The Ghash double spend was a pretty big deal, and instigated a big campaign by miners to switch away from the Ghash pool. So it was costly for the pool, and it was probably not happy about its employee executing it.

Any player that directly owns 51% of the hash power, rather than just pooling, would similarly be economically incentivized to avoid such double spends, as they provide very little payout, while undermining confidence in the protoocl.


That was 5 years ago. Is it really still the same? And more importantly: Is it really never going to change?


They can also refuse any transaction, so they could prevent stolen funds from being moved, for example.

Seems much more benign, but is far more insidious, IMO.


My suspicion is that a few users have a ridiculous amount of bitcoin across many many wallets and that they use these wallets to prob up the value of bitcoin. This slowly drains their bitcoin assets, but keeping the value of BTC high relative to hard currencies like US dollars means that they still make lots of money. There's enough wealth concentrated in enough individuals that they could probably go for years propping up the value of bitcoin until they run out of enough bitcoin to keep the value propped up or until BTC actually becomes useful as a reserve currency for the real world. If the latter happens first, then they get rich from making something useful. If the former happens first, everything comes crashing down like a house of cards, but they still get rich.


Is this online "epdf" viewer by Springer running sluggish on purpose? Or is that just because of my dated notebook? Whenever graphs are rendered my CPU usage just spikes.


With the emergence of electronic id cards in several countries (e.g. Estonia, Germany), there is the real possibility of equally distributing currency to card holders, even depending on properties such as current residence or birth date (dystopian version: names or only people with specific biometrics: eye color, heights or specific facial features). It is possible to create a signature scheme that guarantees privacy while avoiding double spending. One limitation to this is that organisations wanting to use signatures (at least in my country) must register with the government as a service provider, which might be a point of failure.


I'm going to totally guess (having only read the article abstract) and say the circles they are observing are in large part due to the exchanges.

So the exchanges are the oligarchs?


HN 2015: Bitcoin is bullshit, don't waste your money on it.

HN 2018: people who got in early in bitcoin have more of it, thus it's bad.


Those are not contradictions, you realise that right?

MLM schemes are bullshit, don’t waste your money.

If you buy into Herbalife now you are truly not making a good decision, because there is already a huge pyramid of people above you.
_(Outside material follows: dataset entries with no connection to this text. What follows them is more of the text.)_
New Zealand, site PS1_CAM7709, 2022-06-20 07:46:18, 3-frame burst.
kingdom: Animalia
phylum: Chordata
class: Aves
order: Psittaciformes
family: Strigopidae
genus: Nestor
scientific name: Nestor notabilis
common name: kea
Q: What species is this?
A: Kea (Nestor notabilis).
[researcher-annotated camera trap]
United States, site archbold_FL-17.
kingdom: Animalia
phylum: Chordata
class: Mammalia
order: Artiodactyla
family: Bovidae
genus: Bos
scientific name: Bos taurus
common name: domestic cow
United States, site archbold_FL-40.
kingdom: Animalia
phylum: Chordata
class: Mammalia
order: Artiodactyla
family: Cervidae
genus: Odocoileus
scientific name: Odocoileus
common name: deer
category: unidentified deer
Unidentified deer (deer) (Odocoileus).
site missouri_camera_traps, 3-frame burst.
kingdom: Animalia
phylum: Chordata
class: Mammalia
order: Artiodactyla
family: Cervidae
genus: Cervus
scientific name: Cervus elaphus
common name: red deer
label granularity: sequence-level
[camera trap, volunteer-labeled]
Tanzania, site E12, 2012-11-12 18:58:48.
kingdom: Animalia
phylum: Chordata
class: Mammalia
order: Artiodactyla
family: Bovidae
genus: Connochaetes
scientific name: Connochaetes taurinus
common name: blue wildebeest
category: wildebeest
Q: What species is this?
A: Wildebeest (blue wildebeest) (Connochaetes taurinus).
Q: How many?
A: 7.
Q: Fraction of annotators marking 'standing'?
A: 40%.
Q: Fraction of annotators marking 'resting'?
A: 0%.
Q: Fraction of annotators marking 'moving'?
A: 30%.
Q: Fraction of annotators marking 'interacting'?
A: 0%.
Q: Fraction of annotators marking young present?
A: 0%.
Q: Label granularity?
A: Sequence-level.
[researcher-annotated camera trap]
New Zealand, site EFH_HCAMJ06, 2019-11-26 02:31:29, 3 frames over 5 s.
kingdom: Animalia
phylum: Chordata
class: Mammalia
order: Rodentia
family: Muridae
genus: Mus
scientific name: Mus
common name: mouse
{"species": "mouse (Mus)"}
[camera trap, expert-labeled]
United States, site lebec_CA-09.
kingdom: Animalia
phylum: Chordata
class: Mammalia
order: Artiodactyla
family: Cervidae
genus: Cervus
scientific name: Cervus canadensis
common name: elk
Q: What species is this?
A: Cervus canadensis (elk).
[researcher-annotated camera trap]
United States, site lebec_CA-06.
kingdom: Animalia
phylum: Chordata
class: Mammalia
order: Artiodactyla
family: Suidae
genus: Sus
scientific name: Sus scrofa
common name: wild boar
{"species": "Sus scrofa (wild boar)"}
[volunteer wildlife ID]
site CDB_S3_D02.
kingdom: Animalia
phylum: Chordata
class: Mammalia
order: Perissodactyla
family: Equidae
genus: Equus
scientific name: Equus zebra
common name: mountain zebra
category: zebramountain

MLM schemes are a bad idea at the start because they are unlikely to take off, and they are a bad idea when they are running because they are unlikely to be profitable for anyone at the lower levels due to the unsustainable structure of profit distribution.

It’s just another hot potato game.


>Leonardo Ermann from the National Commission for Atomic Energy in Buenos Aires, Argentina, and colleagues from the University of Toulouse, France, have examined the structure of the Bitcoin-owner community by looking at the transactions of this cryptocurrency between 2009 and 2013.

The study is 5 years old?

Guessing back then it was libertarians and drug dealers.

Also isnt this true of any early adoptor? The first smartphones were a small group too.

The bigger question is- Why is this news?

This seems to be agenda driven rather than a discovery. Who benefits from pushing anti-bitcoin ideas? These are not accidents, these studies are expensive to run. Why was this study completed?


you and me can change that. instead of writing articles fire up full nodes and mine when you can


Oligarchy means controlled by the few. Anyone with a Raspberry PI, decent network bandwidth, and a few terabytes hard drive can be a node and start validating and relaying transactions. Besides, Bitcoin is not proof of stake, so having a lot of bitcoin does not give someone more control of the network. So no, Bitcoin is not an oligarchy. All of these big addresses likely belong to exchanges like CoinBase, etc.


control requires hashing power


How many Petahashes do you get out of a Pi?